Além disso, Greene (2006) esclarece que havendo maiores dificuldades em relação à complexidade de conteúdo e à irregularidade de situações de aplicação do conhecimento, os objetivos a serem alcançados serão a passagem: a) da familiaridade superficial com o conteúdo para o domínio de importantes aspectos de complexidade conceitual; b) da reprodução do conhecimento para a aplicação do conhecimento.

De forma resumida, é possível inferir que na TFC a compreensão é construída a partir da utilização de conhecimento prévio para ir além da informação propriamente dita e do conhecimento prévio que é trazido à tona para ser então construído, ao invés de recuperado intacto da memória para ser aplicado caso por caso. Consequentemente, a TFC busca sanar os aspectos mal estruturados do conhecimento e que trazem problemas para a aquisição posterior de novos conhecimentos.

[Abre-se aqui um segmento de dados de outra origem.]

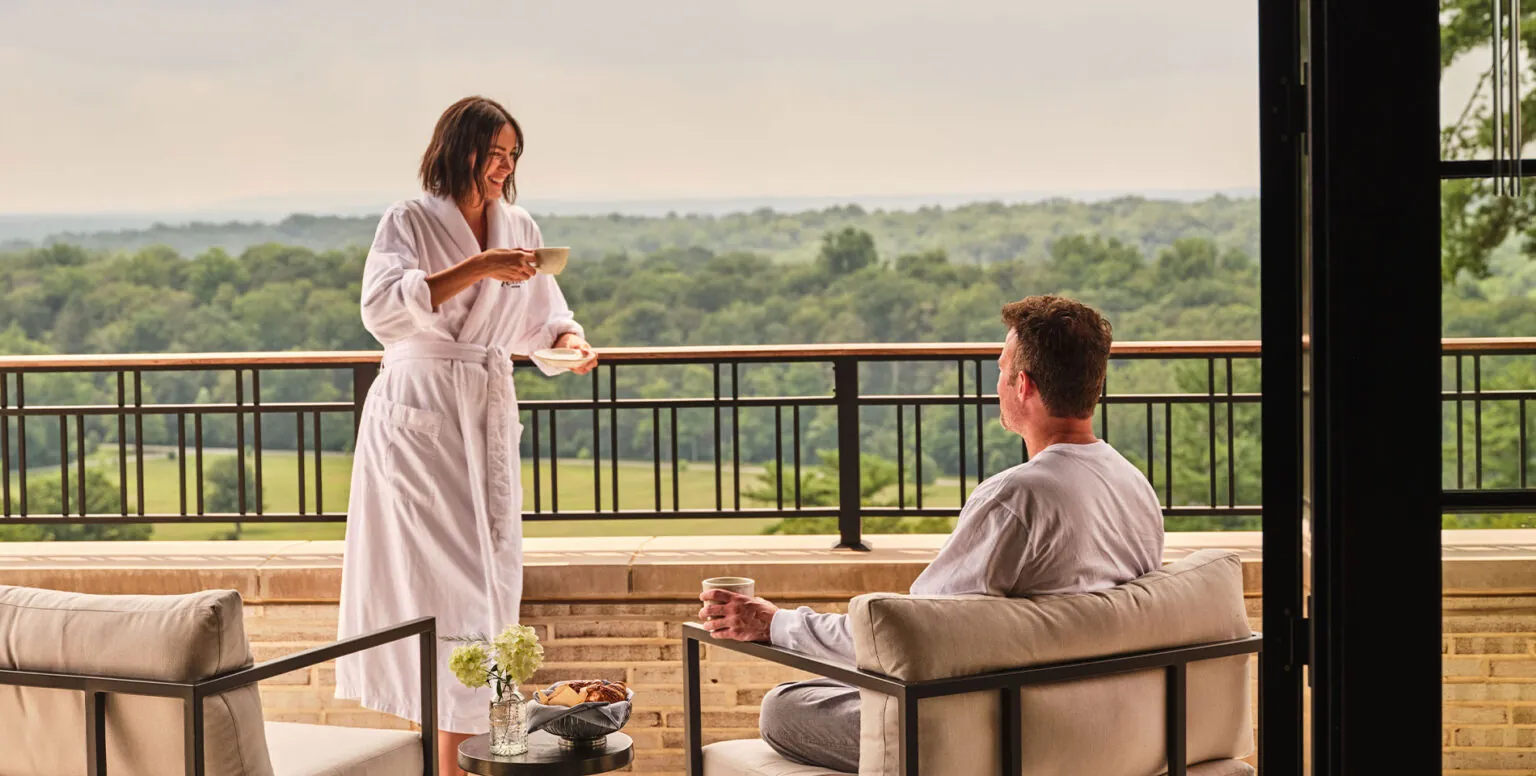 A couple having coffee on the balcony of their guestroom at Pendry Natirar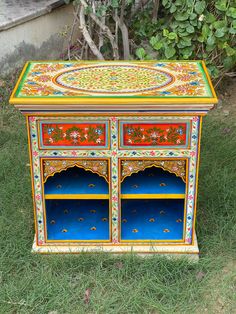 an ornate painted wooden cabinet in the grass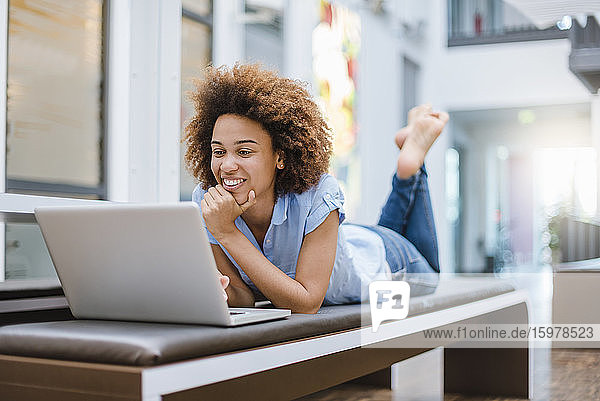 Junge Frau liegt auf einer Bank in einem modernen Büro und benutzt einen Laptop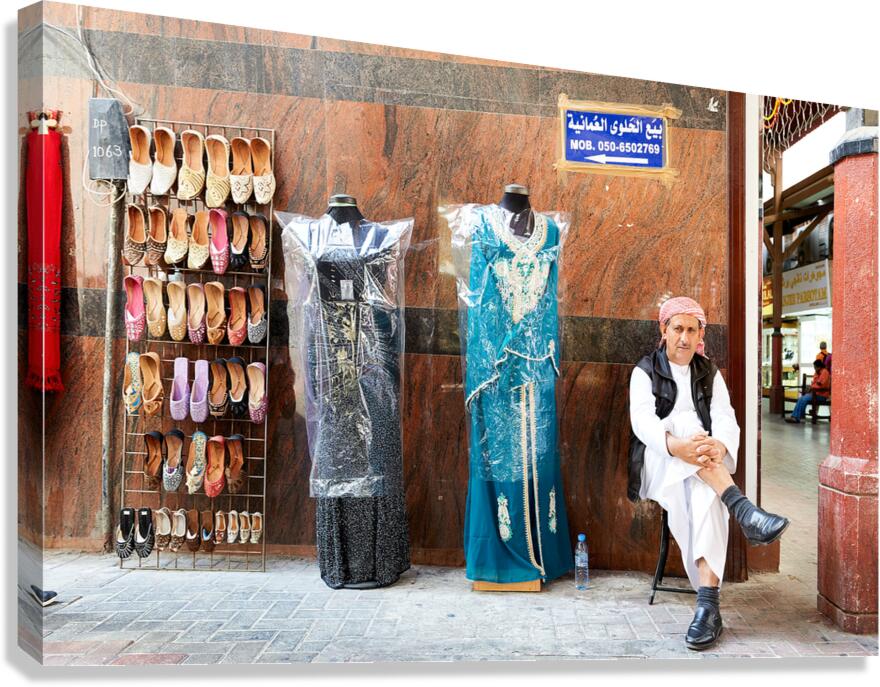 Man sits by shoes and dresses while relaxing in Dubai market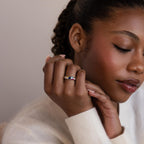 A woman with closed eyes gently touches her face, displaying the elegant Mixed Birthstone Dome Ring on her finger.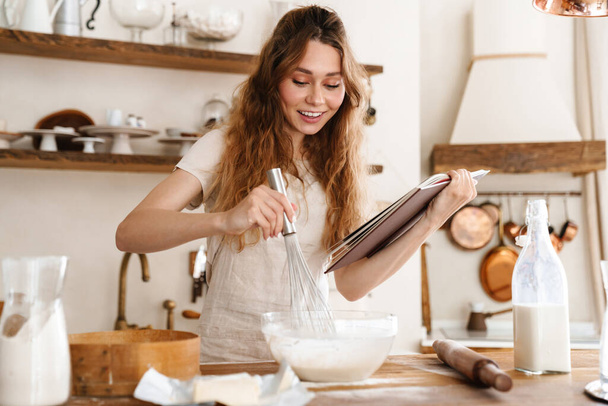 Attractive young cheerful girl baking at the kitchen, making dough, holding recipe book, having ideas - Φωτογραφία, εικόνα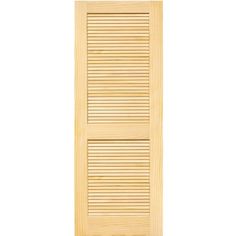 a wooden door with slatted panels on the bottom and bottom panel, in light wood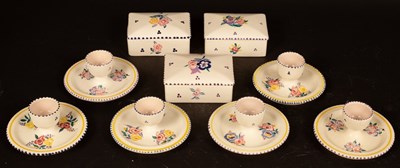 Lot 311 - Poole Pottery, six floral decorated egg cups...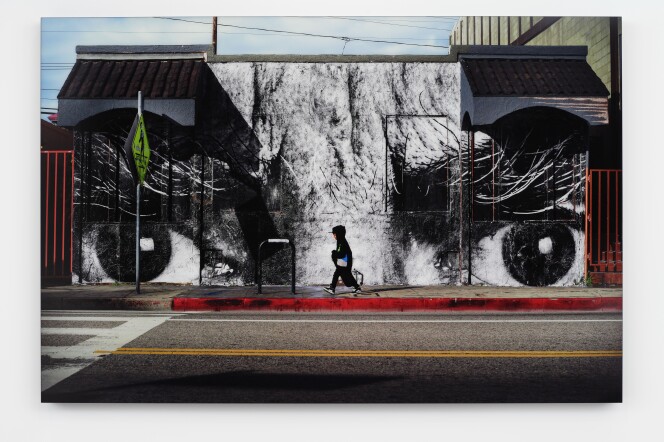 A mural of two large eyes with a person walking on the sidewalk in front of it. 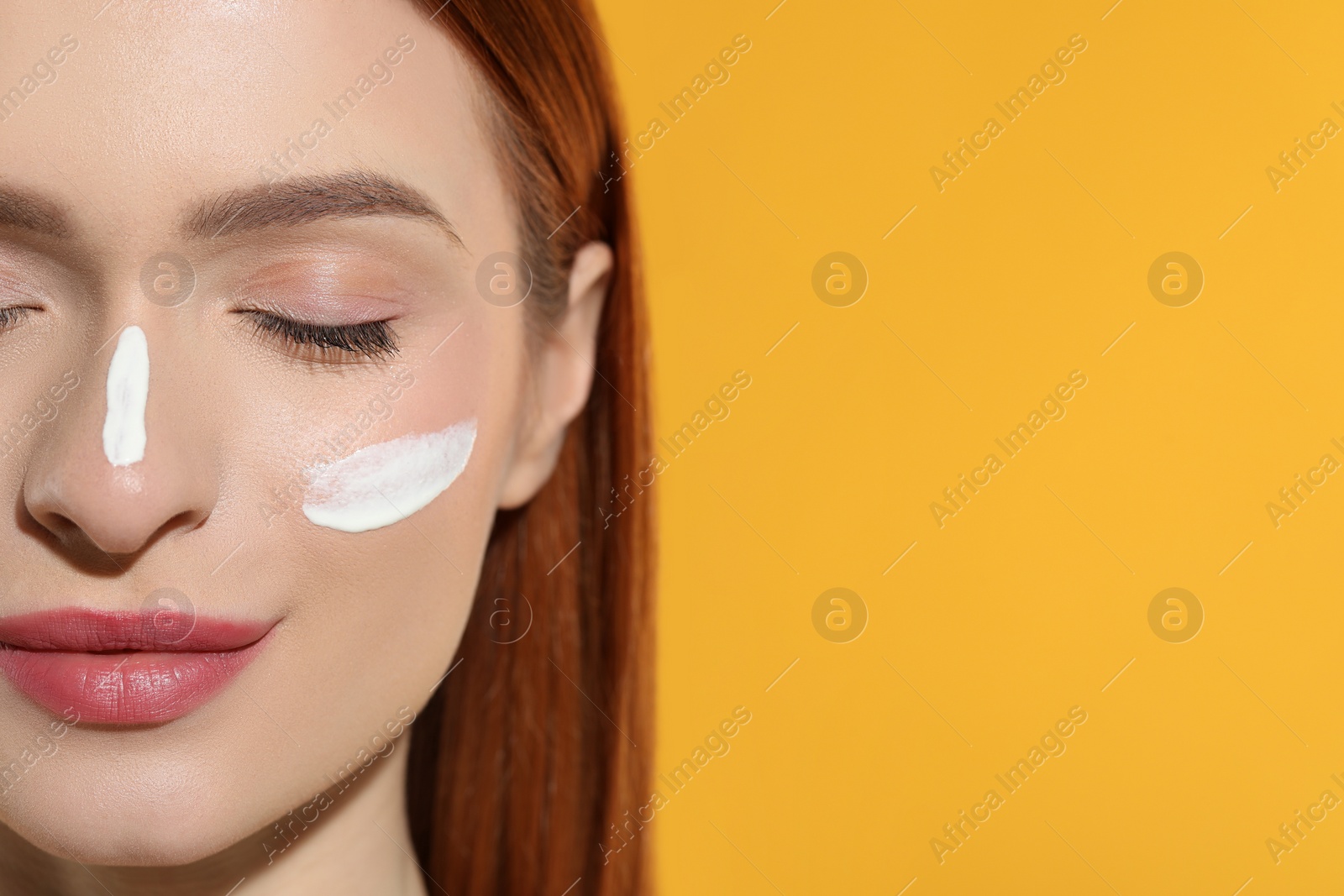 Photo of Beautiful young woman with sun protection cream on her face against orange background, closeup. Space for text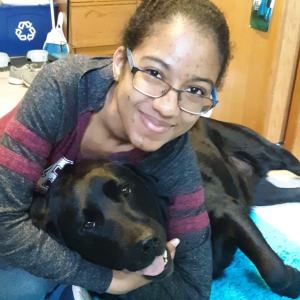 Kayla hugs a black labrador while smiling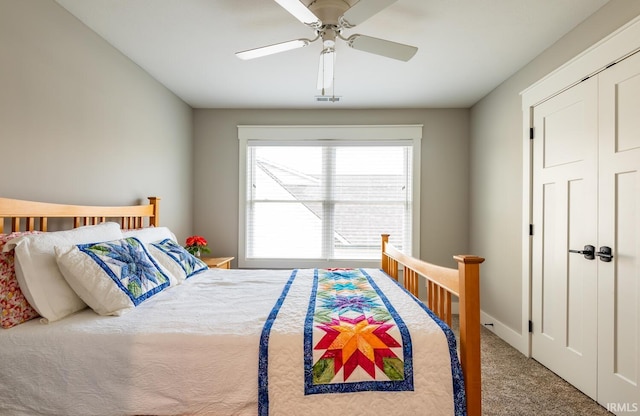 bedroom featuring a closet, ceiling fan, and carpet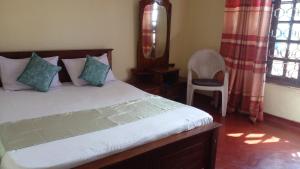 Кровать или кровати в номере Haranya Homestay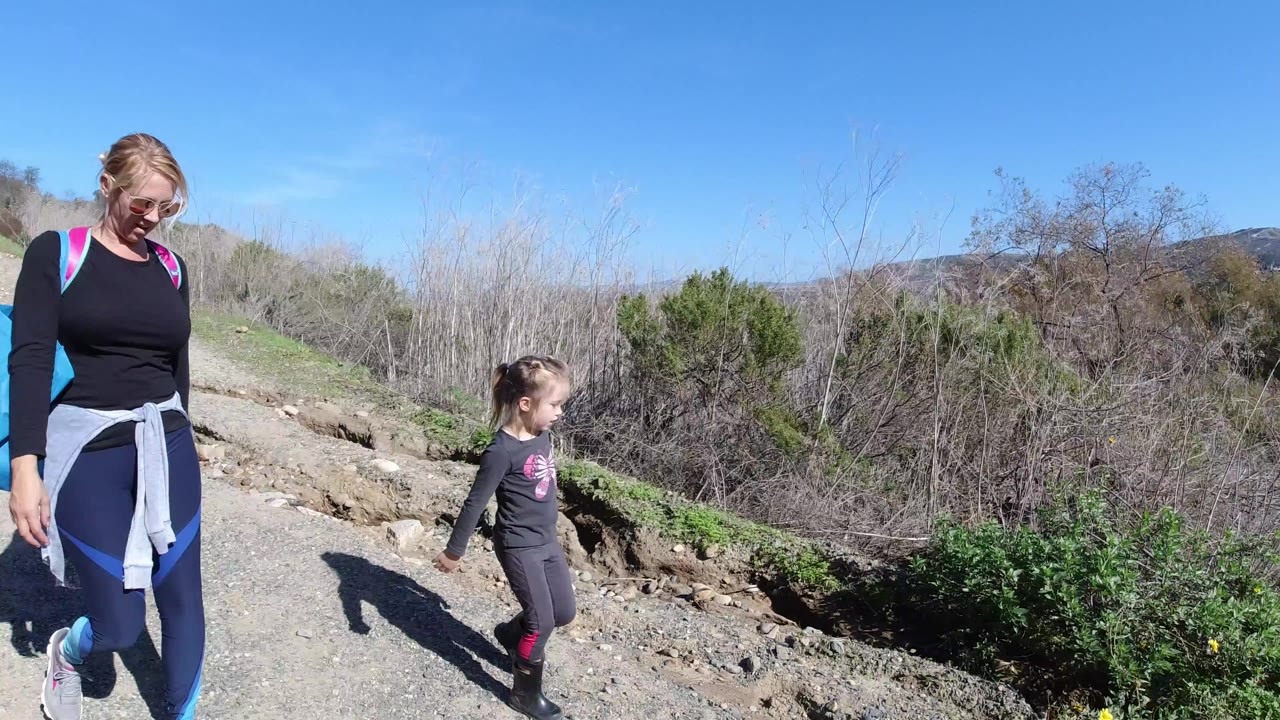 At the start of the San Clemente clip, a woman and young child walk along a dusty hillside trail with brush and low hills behind them.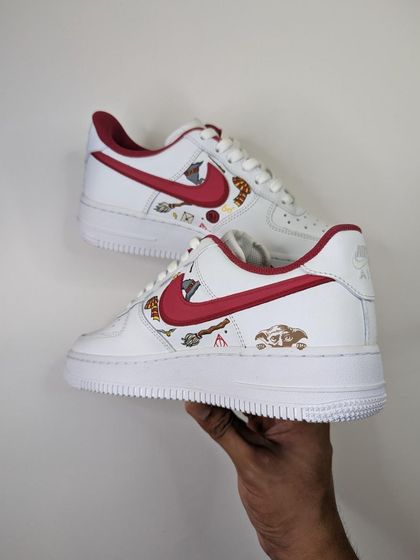 Holding up the completed Harry Potter custom. The red and gold color scheme is classic Gryffindor.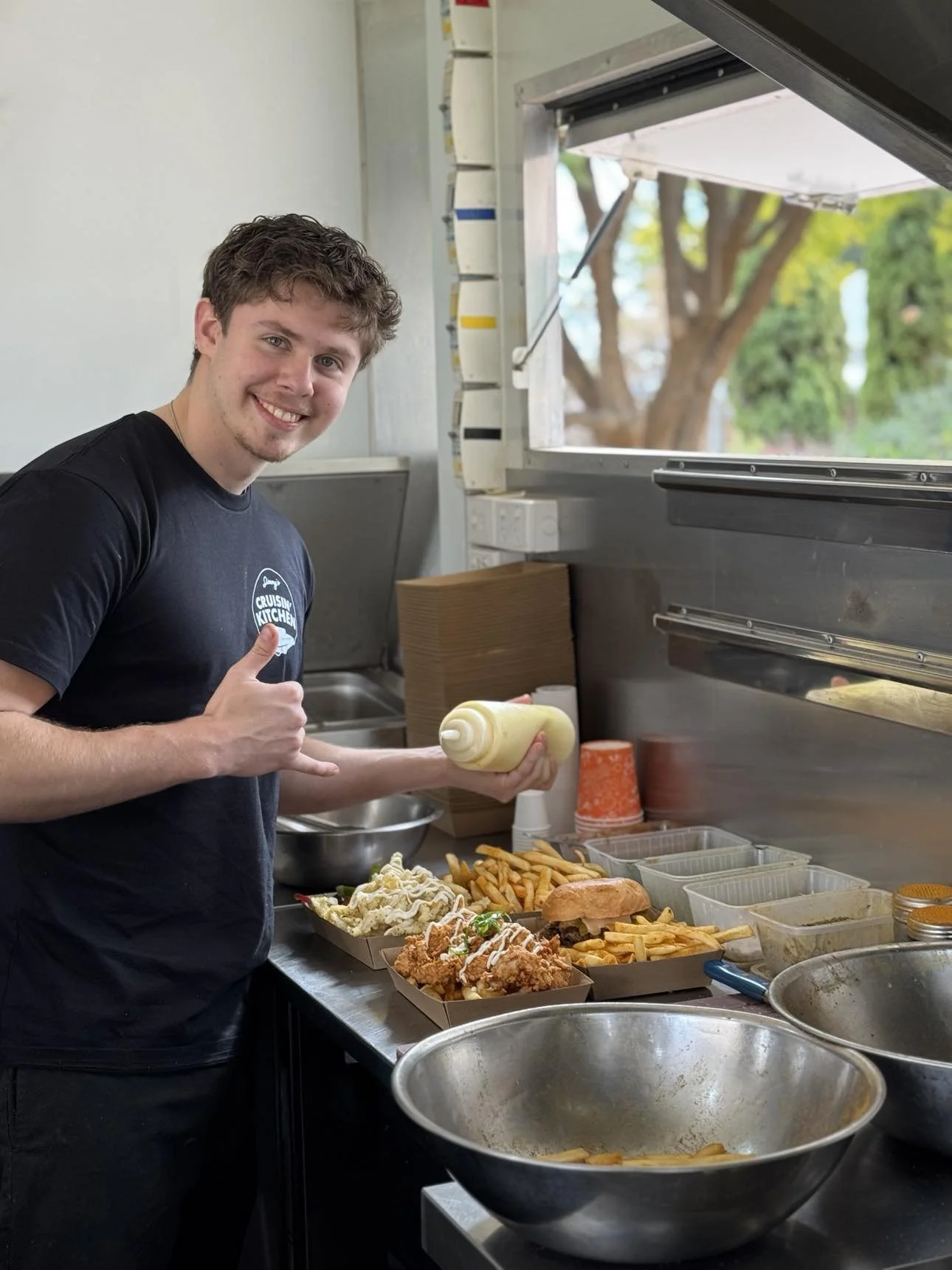 Young man in a black t-shirt preparing food in a food truck, holding a squeeze bottle, with various food containers and trays of fries and fried chicken on the counter.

A TFC pode então ser definida como uma teoria que integra aprendizagem, representação mental e instrução programada (REZENDE, 2001).

A TFC está ligada a uma teoria de acesso aleatório (Random Acess Instruction), a qual se relaciona com a construção de ambientes de ensino não lineares no computador, e os materiais nele inseridos são denominados de hipertextos de flexibilidade cognitiva (BONGESTABS, 2003).

Portanto, com base nas considerações de que o computador e os ambientes são essenciais para que aconteça a flexibilização do conhecimento, os aspectos ligados à construção de materiais didáticos baseados na TFC e nas TIC serão abordados no trabalho juntamente com o tema da criação das disciplinas de Bioquímica em ambiente virtual.